Extract provided>
== == ==
Additive Manufacturing as a Sustainment Enabler


To print a PDF copy of this article, click here.


By Marilyn Gaska, Ph.D. – Teresa Clement, Ph.D.

From an industry perspective, additive manufacturing (AM) has been a focus for more than 10 years, though rapid prototyping has actually been in practice for over 30 years with early emphasis and continued usage primarily during design and manufacturing of new systems.However, AM recently received increased public focus in the Department of Defense (DoD) and the media, as well as in discussions within the Aerospace Industry Association (AIA) Product Support Committee. Over the last 2 years, increased awareness around the opportunity for AM as an enabler for sustainment has led industry to actively support the vision and begin to realize the benefits for the warfighter by aligning with new public-private partnership constructs, such as those enabled by the National Network for Manufacturing Innovation (NNMI). In support of this vision, America Makes, as the National Additive Manufacturing Innovation Institute, also expanded focus in 2015 to include application to maintenance and sustainment.

Left: A future leading-edge tool for a C-5 cargo plane. Right: Examples of 16 aircraft additive manufacturing tools that are up to 9-feet long when assembled. Source: William Flite, “Large Scale Additive Manufacturing at Lockheed Martin,” from briefing at the 2015 conference of Additive Manufacturing in Defense and Aerospace (AMDA), June 23, 2015. Used by permission of Lockheed Martin. These images © 2014, Lockheed Martin Corp., All Rights Reserved.

Left: A future leading-edge tool for a C-5 cargo plane. Right: Examples of 16 aircraft additive manufacturing tools that are up to 9-feet long when assembled.
Source: William Flite, “Large Scale Additive Manufacturing at Lockheed Martin,” from briefing at the 2015 conference of Additive Manufacturing in Defense and Aerospace (AMDA), June 23, 2015. Used by permission of Lockheed Martin.
These images © 2014, Lockheed Martin Corp., All Rights Reserved.

The opportunities for AM in sustainment apply not only to replacement parts production and repair but also to tools and fixtures for repairs. As such, opportunities can apply to both industry- and government-operated repair depots in the United States and abroad. The application of AM in the deployed environment also provides a unique opportunity to seek industry digital data or thread in order to secure an AM-enabled distributed supply chain solution and rapid field-delivery of components. As part of the approach for obsolescence, many industry and government depots are evaluating capabilities for scanning, redesign for AM, and fabrication in the field of parts no longer available on long-lifetime fielded systems.
== == ==
Dataset excerpt>

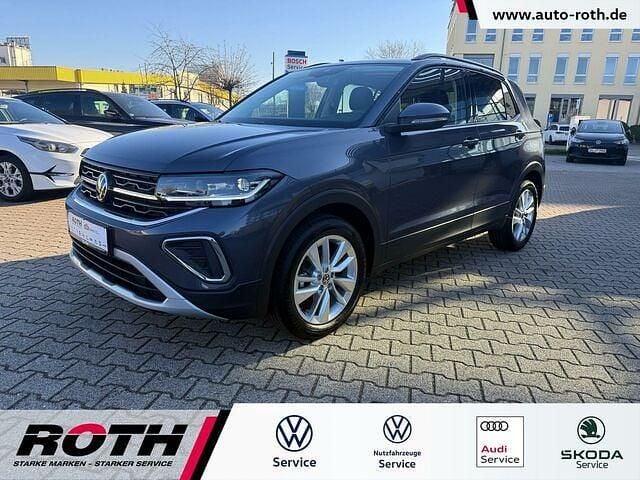 Neu VW T-Cross Life 150 PS (110 kW) 2025 Grau SUV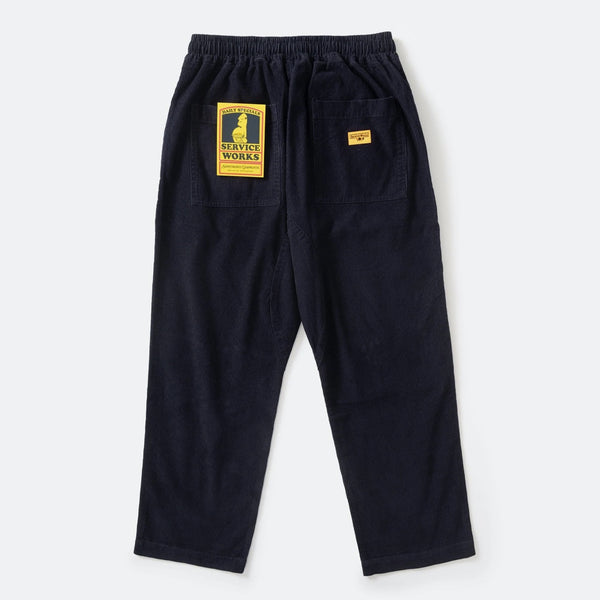 Service Works - Fine Corduroy Chef Pants - Navy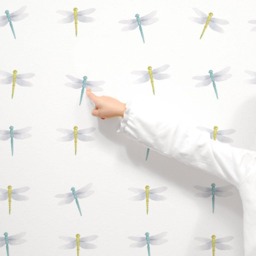 Dragonflies Peel-And-stick Wall Decals Mej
== == ==
Instructions to follow>
In the article on additive manufacturing as a sustainment enabler, in what year did America Makes expand its focus to include maintenance and sustainment?

Written solution>
2015